Currently, under instructions issued by previous attorney generals, it is forbidden to hold a demonstration aimed at a particular civil servant anywhere in the town where he resides. Under the new rule, demonstrations will still be barred in the immediate vicinity of a civil servant's home. But police will have discretion over whether to approve or forbid a demonstration at any other location in the official's hometown.

The new rule was announced yesterday by Weinstein's aide, Oren Fono, in a letter to attorney Itzhak Bam. Bam's client, Eran Schartz, had sought permission to hold demonstrations against the freeze on West Bank settlement construction in two settlements, Kedumim and Peduel, where inspectors charged with enforcing the freeze reside. Both protests were due to take place in public areas in the settlements, not opposite the inspectors' homes.

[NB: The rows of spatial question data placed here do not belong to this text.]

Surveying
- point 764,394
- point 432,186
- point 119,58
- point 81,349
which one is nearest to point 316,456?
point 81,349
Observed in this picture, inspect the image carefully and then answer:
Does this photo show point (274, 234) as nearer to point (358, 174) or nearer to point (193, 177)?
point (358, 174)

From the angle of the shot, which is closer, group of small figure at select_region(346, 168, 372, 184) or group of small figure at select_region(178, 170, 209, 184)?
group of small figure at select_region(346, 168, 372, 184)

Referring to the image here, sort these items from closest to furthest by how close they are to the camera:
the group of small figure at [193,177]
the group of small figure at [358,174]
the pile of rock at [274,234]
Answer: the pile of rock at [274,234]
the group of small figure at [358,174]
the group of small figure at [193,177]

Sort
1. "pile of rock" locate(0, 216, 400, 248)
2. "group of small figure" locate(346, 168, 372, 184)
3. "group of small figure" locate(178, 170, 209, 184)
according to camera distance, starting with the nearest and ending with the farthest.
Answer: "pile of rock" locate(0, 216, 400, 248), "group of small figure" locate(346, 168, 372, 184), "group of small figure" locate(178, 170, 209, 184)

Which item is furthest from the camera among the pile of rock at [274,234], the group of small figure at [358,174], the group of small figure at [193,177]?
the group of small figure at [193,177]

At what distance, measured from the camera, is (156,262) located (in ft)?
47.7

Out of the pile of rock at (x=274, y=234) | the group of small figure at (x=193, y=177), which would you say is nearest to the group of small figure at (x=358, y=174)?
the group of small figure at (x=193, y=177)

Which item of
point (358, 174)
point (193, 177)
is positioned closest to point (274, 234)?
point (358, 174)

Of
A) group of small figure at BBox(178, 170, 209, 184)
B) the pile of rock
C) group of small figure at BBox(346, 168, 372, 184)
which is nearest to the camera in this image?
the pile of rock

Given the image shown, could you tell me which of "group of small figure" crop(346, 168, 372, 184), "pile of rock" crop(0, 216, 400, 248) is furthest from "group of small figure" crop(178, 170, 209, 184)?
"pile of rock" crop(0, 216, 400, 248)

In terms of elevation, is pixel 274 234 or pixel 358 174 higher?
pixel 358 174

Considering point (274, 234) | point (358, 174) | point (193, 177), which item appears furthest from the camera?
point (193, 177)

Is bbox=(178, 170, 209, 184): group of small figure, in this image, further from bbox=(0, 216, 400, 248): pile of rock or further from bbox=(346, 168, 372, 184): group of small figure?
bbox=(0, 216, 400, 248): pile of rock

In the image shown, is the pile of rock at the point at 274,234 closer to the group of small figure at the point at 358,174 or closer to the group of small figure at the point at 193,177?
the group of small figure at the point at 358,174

In his letter on Weinstein's behalf, Fono said the current rule, which bans demonstrations anywhere in a civil servant's hometown, was too sweeping. It was apparently intended to ban such demonstrations only in very small communities, where the targeted official could not possibly avoid them. But as it stands, the language is so broad that it would ban demonstrations even in a major city.

After stating that police would henceforth be given discretion, the letter also detailed the major considerations police must weigh in making their decision: the size and character of the community; the location of the planned demonstration; whether previous protests aimed that particular official have been held, and if so, their frequency and duration; and the nature and seniority of the official's job.